In these difficult times all round, Burchell Whiteman, the educator, is most useful to education as a politician in the Cabinet and party where he can exert maximum pressure against the competition for scarce resources which exists in any government, anywhere, anytime, than he could ever be running a school somewhere or being president of the JTA.

If education has to have surgery ­ and it certainly does ­ there is no one else to whom I would prefer to entrust the knife. I say this on the basis of knowing the man and some of his leading detractors, and on the basis of the visionary calibre of his Green Paper on Education which is easily the most far-reaching and important public policy document on education in a generation. The opposition it has attracted from special interests confirms its radical nature, and a reading of its content with no axe to grind confirms its basic good sense.

Mr. Whiteman, whom I have criticised in the past and will criticise again as the need arises, need not lose sleep over being labelled a loyal politician and a loyal educator with a conflict of interest. Professor Miller knows, or should know, that life is a series of negotiations and balancing of contending forces.

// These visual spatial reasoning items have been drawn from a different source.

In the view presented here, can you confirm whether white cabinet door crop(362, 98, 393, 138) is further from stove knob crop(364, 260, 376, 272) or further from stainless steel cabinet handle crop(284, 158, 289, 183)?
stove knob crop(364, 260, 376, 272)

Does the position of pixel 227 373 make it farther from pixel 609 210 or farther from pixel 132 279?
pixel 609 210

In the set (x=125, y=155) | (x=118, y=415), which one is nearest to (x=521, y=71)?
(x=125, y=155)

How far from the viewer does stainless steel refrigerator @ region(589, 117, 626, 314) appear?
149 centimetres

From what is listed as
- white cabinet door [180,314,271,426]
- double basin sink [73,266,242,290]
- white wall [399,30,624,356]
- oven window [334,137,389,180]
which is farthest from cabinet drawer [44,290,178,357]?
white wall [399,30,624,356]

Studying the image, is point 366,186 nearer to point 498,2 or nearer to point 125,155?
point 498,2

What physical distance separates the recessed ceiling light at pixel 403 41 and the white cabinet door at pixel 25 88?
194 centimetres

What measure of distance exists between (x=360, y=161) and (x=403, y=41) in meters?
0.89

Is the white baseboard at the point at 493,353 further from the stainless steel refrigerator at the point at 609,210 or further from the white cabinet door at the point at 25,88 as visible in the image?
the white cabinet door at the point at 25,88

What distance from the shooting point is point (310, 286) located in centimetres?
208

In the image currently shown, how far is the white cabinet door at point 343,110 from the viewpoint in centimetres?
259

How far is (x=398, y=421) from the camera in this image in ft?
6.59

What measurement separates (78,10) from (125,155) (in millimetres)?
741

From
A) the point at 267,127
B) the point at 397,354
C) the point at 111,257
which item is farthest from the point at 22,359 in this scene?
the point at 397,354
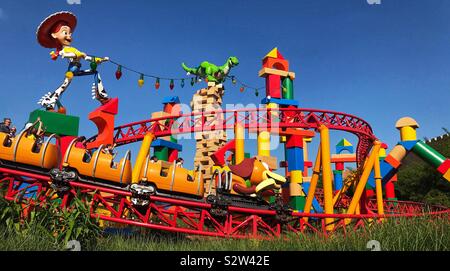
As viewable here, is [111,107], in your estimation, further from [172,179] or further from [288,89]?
[288,89]

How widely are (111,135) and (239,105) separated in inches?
174

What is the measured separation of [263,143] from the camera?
12273mm

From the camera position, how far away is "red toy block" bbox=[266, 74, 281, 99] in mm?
13625

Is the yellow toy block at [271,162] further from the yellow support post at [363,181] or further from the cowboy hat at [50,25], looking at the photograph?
the cowboy hat at [50,25]

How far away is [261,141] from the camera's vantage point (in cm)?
1230

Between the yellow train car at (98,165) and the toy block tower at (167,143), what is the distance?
26.2ft

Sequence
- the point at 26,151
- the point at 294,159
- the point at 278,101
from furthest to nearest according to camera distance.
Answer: the point at 278,101 < the point at 294,159 < the point at 26,151

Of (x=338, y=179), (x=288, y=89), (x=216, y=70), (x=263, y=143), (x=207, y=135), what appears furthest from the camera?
(x=338, y=179)

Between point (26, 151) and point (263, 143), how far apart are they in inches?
288

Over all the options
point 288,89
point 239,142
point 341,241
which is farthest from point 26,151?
point 288,89

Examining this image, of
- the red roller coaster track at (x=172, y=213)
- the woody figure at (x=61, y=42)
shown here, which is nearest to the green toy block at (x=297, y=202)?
the red roller coaster track at (x=172, y=213)

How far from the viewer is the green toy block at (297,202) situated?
12.4m

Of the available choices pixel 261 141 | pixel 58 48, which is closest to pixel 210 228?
pixel 261 141
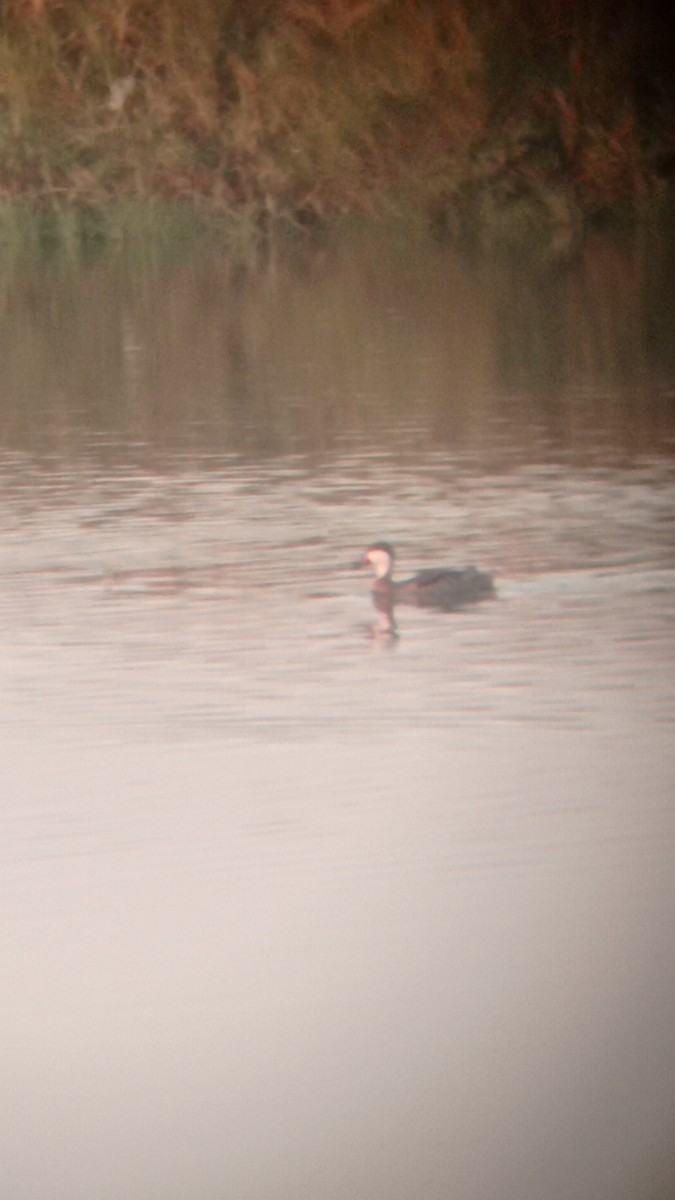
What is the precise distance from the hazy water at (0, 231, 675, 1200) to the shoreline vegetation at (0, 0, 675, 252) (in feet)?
67.7

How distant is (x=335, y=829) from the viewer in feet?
22.8

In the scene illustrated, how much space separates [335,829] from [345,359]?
44.5ft

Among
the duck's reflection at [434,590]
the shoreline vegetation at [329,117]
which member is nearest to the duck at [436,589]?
the duck's reflection at [434,590]

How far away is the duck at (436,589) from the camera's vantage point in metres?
10.0

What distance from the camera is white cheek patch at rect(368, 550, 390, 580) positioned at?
1023cm

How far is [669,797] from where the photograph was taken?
720 cm

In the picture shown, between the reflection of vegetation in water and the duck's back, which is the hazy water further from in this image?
the reflection of vegetation in water

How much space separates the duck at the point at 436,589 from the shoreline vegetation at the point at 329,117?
24.8 m

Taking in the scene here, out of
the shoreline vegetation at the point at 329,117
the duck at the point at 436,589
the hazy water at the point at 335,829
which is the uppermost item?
the shoreline vegetation at the point at 329,117

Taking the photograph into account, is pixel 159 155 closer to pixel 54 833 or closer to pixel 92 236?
pixel 92 236

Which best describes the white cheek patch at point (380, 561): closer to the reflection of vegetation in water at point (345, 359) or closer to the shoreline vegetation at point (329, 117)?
the reflection of vegetation in water at point (345, 359)

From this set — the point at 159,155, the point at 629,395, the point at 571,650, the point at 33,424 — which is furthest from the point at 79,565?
the point at 159,155

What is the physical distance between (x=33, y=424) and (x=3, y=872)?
1032 centimetres

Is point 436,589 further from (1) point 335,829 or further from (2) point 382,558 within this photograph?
(1) point 335,829
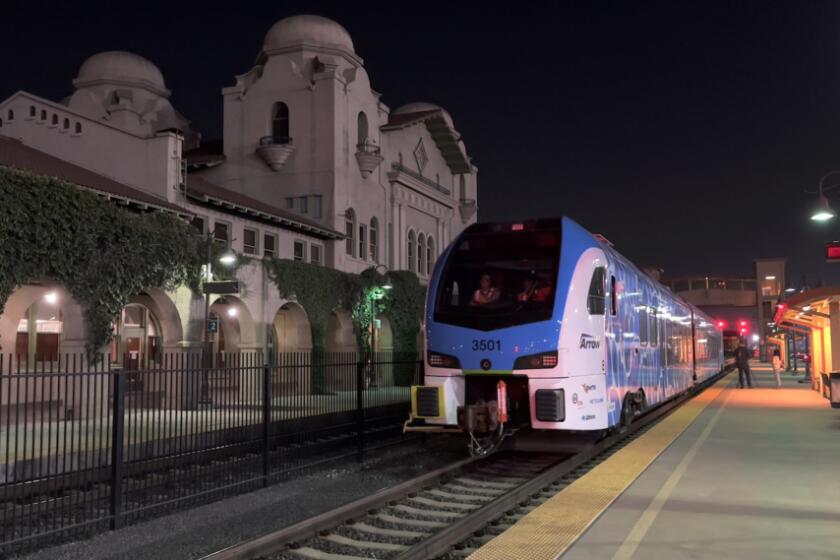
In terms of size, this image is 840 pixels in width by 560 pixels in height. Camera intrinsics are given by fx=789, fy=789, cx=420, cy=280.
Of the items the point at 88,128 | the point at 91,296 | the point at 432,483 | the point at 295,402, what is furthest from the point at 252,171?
the point at 432,483

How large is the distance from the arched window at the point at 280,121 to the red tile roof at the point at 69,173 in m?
12.1

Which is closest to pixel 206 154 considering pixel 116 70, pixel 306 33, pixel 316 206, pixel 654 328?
pixel 116 70

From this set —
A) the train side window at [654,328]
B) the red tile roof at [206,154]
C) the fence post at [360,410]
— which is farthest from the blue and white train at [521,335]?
the red tile roof at [206,154]

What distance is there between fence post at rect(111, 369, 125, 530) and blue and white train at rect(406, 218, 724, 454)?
431 centimetres

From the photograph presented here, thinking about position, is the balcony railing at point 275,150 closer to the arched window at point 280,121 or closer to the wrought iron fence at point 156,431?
the arched window at point 280,121

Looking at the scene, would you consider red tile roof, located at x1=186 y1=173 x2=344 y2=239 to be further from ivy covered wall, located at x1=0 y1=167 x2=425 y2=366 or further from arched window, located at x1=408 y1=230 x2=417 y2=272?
arched window, located at x1=408 y1=230 x2=417 y2=272

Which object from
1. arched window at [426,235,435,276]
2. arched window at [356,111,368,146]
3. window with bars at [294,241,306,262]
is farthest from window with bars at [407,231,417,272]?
window with bars at [294,241,306,262]

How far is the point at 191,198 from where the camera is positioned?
2452 centimetres

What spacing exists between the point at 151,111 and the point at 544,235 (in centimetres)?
3077

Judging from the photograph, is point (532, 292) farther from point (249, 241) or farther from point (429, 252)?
point (429, 252)

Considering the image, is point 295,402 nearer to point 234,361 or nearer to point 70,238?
point 234,361

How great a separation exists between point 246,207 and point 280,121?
9292 millimetres

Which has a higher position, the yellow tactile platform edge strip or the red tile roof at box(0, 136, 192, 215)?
the red tile roof at box(0, 136, 192, 215)

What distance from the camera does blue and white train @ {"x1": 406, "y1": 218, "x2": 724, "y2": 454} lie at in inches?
420
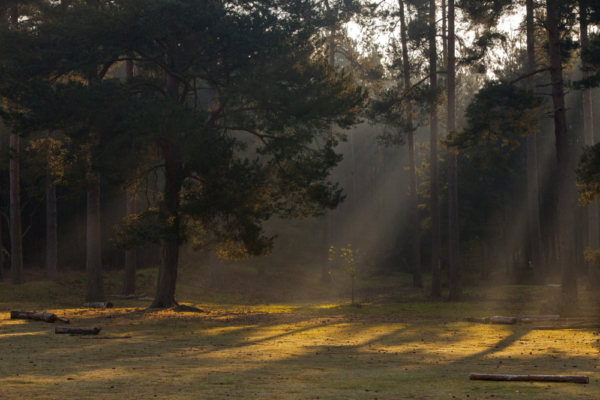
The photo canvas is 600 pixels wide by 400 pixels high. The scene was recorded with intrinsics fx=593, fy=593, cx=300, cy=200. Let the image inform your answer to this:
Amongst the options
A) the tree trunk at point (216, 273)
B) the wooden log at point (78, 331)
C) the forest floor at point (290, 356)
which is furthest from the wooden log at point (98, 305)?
the tree trunk at point (216, 273)

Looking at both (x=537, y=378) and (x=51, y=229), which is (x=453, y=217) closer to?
(x=537, y=378)

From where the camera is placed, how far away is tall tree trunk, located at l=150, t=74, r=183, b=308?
19578 millimetres

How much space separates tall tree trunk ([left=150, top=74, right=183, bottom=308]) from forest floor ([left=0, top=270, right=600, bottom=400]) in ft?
4.51

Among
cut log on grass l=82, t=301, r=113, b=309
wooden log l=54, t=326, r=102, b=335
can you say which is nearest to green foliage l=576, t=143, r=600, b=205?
wooden log l=54, t=326, r=102, b=335

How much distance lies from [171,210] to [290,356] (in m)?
10.7

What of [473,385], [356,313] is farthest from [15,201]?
[473,385]

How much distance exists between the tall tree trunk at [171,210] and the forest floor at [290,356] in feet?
4.51

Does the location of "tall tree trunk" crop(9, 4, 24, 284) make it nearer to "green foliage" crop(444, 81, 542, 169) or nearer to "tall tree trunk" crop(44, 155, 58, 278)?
"tall tree trunk" crop(44, 155, 58, 278)

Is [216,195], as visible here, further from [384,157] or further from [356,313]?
[384,157]

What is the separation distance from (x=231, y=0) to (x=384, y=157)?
1801 inches

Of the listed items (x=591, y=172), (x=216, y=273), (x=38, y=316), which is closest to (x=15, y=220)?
(x=216, y=273)

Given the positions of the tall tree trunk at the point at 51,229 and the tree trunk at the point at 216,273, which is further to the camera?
the tree trunk at the point at 216,273

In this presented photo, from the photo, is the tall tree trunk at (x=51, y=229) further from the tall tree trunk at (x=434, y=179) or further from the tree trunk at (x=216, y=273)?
the tall tree trunk at (x=434, y=179)

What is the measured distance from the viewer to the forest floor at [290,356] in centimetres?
695
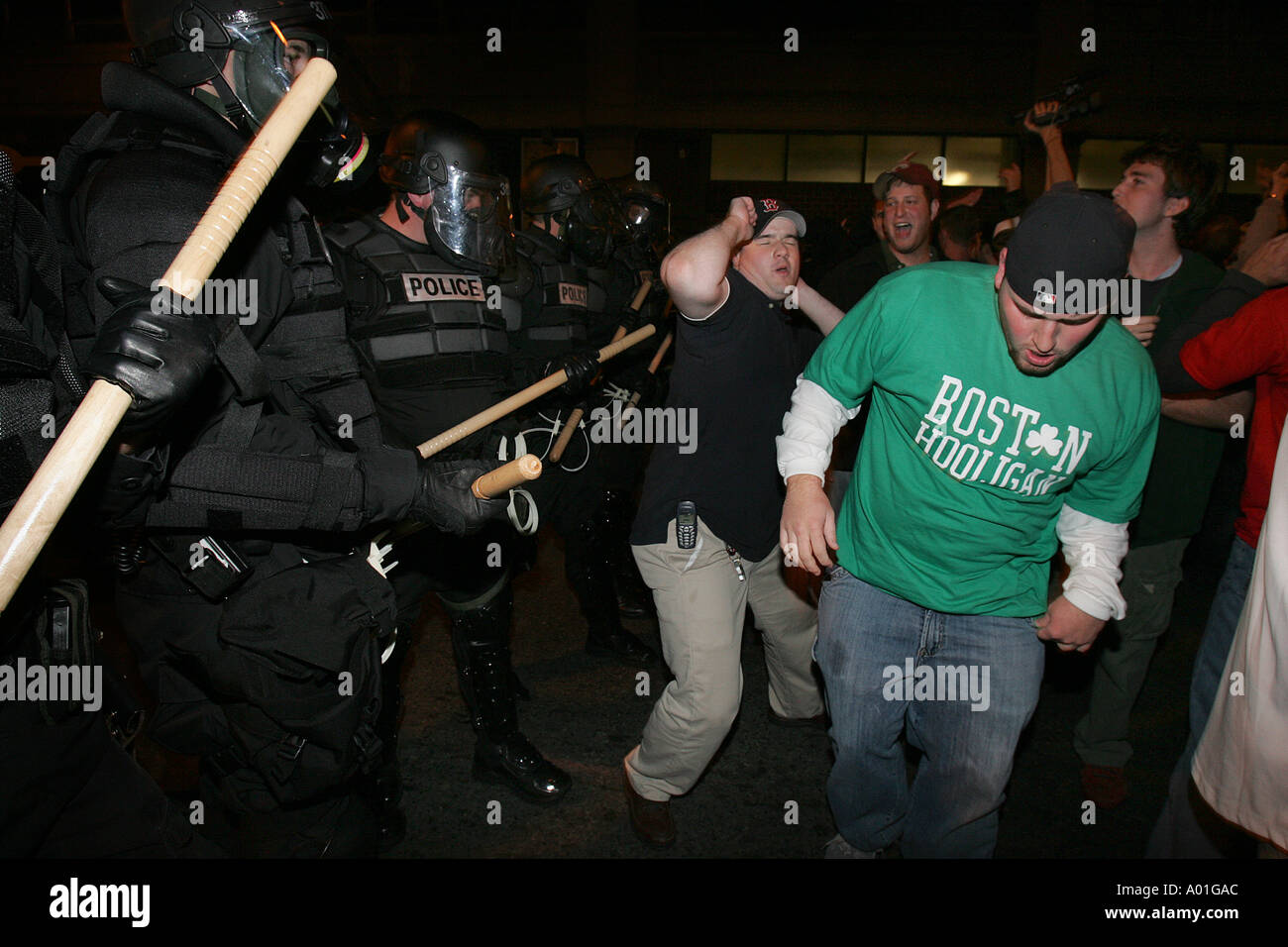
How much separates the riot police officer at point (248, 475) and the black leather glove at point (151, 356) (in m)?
0.11

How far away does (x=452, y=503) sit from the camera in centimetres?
213

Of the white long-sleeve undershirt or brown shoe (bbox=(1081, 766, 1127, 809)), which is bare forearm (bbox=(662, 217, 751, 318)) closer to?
the white long-sleeve undershirt

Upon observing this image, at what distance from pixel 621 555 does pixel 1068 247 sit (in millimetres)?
3734

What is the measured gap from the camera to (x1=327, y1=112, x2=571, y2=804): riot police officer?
321cm

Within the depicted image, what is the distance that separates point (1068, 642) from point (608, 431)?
10.1ft

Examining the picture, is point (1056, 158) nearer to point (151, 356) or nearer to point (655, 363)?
point (655, 363)

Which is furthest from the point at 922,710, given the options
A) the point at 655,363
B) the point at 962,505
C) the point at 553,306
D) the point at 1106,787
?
the point at 655,363

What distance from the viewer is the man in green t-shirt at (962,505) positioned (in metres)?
2.13

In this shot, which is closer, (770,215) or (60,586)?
(60,586)

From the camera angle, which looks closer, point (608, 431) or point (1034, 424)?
point (1034, 424)

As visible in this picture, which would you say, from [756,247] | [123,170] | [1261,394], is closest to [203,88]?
[123,170]

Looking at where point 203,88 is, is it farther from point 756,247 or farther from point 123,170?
point 756,247

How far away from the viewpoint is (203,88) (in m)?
2.17

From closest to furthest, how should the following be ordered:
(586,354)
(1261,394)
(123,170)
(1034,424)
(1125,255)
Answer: (123,170) → (1125,255) → (1034,424) → (1261,394) → (586,354)
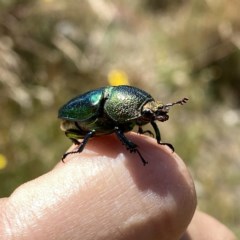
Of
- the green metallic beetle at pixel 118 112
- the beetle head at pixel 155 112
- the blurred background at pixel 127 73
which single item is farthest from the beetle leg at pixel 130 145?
the blurred background at pixel 127 73

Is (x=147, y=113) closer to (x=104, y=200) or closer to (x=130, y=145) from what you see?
(x=130, y=145)

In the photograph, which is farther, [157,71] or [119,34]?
[119,34]

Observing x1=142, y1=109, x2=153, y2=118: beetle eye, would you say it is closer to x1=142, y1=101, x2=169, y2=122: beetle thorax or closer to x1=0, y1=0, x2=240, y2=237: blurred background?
x1=142, y1=101, x2=169, y2=122: beetle thorax

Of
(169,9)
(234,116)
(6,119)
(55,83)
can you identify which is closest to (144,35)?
(169,9)

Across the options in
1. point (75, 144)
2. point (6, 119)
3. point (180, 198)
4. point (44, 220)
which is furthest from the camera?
point (6, 119)

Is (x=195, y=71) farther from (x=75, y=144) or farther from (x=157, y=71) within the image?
(x=75, y=144)

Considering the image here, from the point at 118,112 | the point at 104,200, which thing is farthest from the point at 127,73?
Answer: the point at 104,200
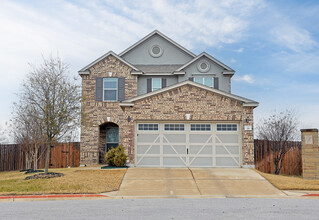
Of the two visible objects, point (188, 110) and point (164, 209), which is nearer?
point (164, 209)

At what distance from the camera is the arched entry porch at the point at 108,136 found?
23.7 metres

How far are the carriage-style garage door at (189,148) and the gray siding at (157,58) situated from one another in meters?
9.21

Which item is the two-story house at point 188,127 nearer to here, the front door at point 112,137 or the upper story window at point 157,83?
the front door at point 112,137

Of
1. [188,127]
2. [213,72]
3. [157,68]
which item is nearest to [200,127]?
[188,127]

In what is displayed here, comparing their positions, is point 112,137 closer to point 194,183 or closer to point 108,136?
point 108,136

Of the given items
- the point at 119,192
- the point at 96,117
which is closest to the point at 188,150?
the point at 119,192

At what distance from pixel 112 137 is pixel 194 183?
37.1ft

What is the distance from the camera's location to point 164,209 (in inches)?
359

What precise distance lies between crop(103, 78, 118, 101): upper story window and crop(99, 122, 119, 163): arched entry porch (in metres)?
1.91

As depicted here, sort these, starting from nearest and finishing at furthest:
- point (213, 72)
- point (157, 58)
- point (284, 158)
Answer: point (284, 158)
point (213, 72)
point (157, 58)

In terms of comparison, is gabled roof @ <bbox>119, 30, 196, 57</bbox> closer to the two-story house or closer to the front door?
the front door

Something else which he should know wearing his professor's hat, not his union activist hat, is that defending teachers and defending education is not necessarily the same thing.

The quick, sharp, savaging of Minister Whiteman as he gingerly works his way out of the clutches of his 'former colleagues' is to me a clear and powerful indication that he is only valuable to them as a defender of their status quo at all costs.

Indeed, were Minister Whiteman to capitulate to special interest pressures, especially of the personally manipulative type which the Miller column represents, he would be both a bad educator and a bad politician, not to mention a compromised human being.

Martin Henry is a communications consultant.